Annotation = { # what every specialist emits onto the timeline
event_time: float, # edge time, AFTER latency calibration (the join key)
arrival_time:float, # when WE got it (for watermark + debugging)
source: "stt"|"prosody"|"vision"|"text"|"diar",
speaker_id: str|None, # from diarization; None for non-attributable
payload: {...}, # source-specific, below
confidence: float,
final: bool # partial (revisable) vs final hypothesis
}
payload by source:
stt → { text, word_timings[] } # the words
prosody → { anger, joy, stress, certainty, pitch } # NOT in transcript
vision → { ref, gesture, facial_affect } # referents/expression
text → { text } # typed; event_time == arrival
diar → { speaker_id, embedding } # attribution
EnrichedToken = { # what the sequencer emits after bundling co-temporal annotations
event_time, speaker_id,
text, prosody:{...}, visual:{...}, # merged from all sources within ε of event_time
truncated: bool # set on barge-in (§4) so the model knows
}
Stage boundary
In
Out
transport → front-end
RTP frames (Opus/μ-law)
uniform PCM, 20ms
front-end → specialists
clean PCM + VAD flags
(audio) to STT/prosody/diar
specialists → sequencer
raw media
Annotation (envelope above)
sequencer → fusion
Annotations
event-time-ordered, watermark-committed
fusion → LLM
Annotations bundle
EnrichedToken → compacted prompt (§10)
LLM → TTS
token stream
text clauses (stream on first clause)
21 · Build order + interview ammo
Text chat → session store + stateless handlers + Claude. Baseline.
Persistent transport-agnostic session (§10) — the load-bearing decision.
Self-host STT on Modal + scheduler + KV-cache compression — cost at scale.
Batch transcription path — offline analytics, separate system.
Say out loud
"Modalities are complementary signals to fuse, not transcripts to dedup — late fusion, structured tags, a schema built around each channel's unique signal."
"Co-sequencing is a stream-join on event-time; audio ~80ms vs vision ~200ms → calibrate per-stream latency, size the reorder window to the slowest modality. Correctness is bounded by your slowest channel."
"Context accumulates durably in the session store; the sequencer window is a sliding buffer that drains, not memory; the KV-cache is a derived working copy. Each boundary is a lossy compression I design — full-fidelity log for audit vs. compacted prompt for the model."

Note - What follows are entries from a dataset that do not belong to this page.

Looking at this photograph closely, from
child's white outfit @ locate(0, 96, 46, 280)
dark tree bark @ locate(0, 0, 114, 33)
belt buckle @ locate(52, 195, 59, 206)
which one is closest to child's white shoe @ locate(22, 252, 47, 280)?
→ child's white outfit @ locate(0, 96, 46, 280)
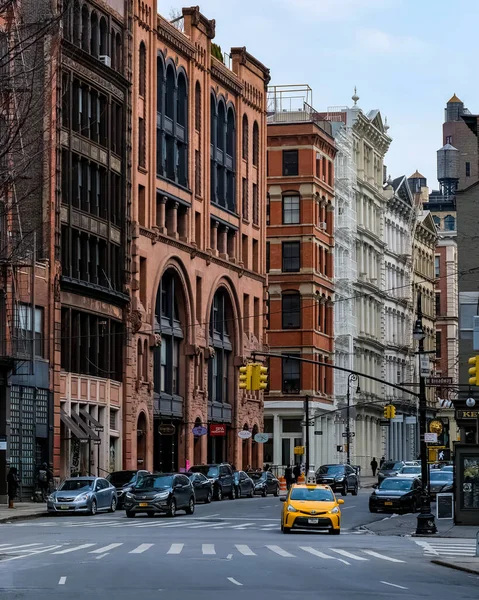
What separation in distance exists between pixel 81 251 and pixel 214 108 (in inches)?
954

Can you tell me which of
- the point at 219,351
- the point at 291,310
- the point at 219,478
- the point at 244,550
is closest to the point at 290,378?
the point at 291,310

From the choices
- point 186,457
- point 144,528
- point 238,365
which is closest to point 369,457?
point 238,365

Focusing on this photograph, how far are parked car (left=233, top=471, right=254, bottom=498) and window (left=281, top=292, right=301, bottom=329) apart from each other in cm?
3513

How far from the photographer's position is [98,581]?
88.2 feet

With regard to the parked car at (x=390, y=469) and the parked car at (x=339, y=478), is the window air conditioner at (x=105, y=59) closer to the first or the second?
the parked car at (x=339, y=478)

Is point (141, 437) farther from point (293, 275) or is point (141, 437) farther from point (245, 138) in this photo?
point (293, 275)

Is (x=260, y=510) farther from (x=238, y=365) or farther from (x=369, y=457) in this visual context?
(x=369, y=457)

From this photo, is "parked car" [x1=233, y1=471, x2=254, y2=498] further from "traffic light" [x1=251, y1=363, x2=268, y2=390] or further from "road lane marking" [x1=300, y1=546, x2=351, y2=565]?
"road lane marking" [x1=300, y1=546, x2=351, y2=565]

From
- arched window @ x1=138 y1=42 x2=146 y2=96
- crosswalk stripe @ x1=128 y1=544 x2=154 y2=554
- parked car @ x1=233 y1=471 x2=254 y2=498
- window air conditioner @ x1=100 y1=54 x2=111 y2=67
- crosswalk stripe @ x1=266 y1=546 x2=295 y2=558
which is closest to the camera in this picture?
crosswalk stripe @ x1=266 y1=546 x2=295 y2=558

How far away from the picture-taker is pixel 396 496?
62500mm

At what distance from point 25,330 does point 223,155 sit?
3404 cm

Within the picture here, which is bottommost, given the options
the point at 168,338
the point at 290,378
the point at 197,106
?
the point at 290,378

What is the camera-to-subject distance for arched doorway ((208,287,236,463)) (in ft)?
315

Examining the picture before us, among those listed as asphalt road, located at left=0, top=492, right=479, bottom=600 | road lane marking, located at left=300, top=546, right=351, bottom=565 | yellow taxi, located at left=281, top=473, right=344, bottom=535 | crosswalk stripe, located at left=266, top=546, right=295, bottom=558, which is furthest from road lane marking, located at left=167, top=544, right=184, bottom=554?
yellow taxi, located at left=281, top=473, right=344, bottom=535
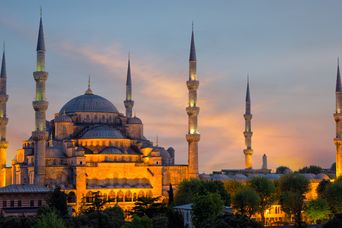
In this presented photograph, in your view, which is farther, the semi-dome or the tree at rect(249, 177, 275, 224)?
the semi-dome

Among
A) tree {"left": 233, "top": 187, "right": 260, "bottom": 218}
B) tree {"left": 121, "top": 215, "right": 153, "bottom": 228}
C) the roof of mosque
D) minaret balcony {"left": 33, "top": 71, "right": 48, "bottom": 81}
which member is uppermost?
minaret balcony {"left": 33, "top": 71, "right": 48, "bottom": 81}

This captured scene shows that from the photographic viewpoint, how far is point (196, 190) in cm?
6134

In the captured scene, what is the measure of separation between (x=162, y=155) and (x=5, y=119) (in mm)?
15397

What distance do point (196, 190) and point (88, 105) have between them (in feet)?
57.8

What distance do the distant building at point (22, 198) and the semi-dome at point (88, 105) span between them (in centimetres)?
1561

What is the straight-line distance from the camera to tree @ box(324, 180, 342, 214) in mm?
62438

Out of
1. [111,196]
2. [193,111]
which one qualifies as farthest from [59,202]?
[193,111]

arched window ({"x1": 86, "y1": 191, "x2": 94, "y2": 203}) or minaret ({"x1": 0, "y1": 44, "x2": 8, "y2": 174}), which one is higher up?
minaret ({"x1": 0, "y1": 44, "x2": 8, "y2": 174})

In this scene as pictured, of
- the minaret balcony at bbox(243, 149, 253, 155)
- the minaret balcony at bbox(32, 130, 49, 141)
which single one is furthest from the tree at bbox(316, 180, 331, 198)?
the minaret balcony at bbox(32, 130, 49, 141)

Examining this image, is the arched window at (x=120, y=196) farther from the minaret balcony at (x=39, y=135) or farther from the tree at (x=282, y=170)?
the tree at (x=282, y=170)

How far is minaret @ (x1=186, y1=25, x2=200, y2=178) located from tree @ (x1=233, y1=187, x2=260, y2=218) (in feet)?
35.0

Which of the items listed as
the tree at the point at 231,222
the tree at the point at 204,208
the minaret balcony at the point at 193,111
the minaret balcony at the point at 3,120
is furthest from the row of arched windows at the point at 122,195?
the tree at the point at 231,222

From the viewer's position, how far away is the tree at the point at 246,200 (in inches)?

"Mouth-to-mouth is a pipelined waterfall, not a sum; the dominant cost is endpointing, not the models."
"A voice session pins a GPU slot; the whole thing is a resource scheduler admitting by KV-cache budget, not request count."
"Latency you can't remove, you mask with a backchannel; dead air is the real failure."
"Full-duplex is the long-term substrate. It dissolves the turn-taking module into the model and re-poses timing as a sequence-level reward — that's why it's RL, not more SFT. But it turns bursty demand into constant-bitrate (≈3× the slots), so you split a tiny always-on duplex controller from the on-demand generator."
Verify-before-quoting: KVarN ~7× numbers, exact RTFx/WER figures, and cost multipliers are as-captured from source material — confirm before citing live. The Modal ragbot details (~1s v2v, component list) are from the Modal blog + repo as of capture.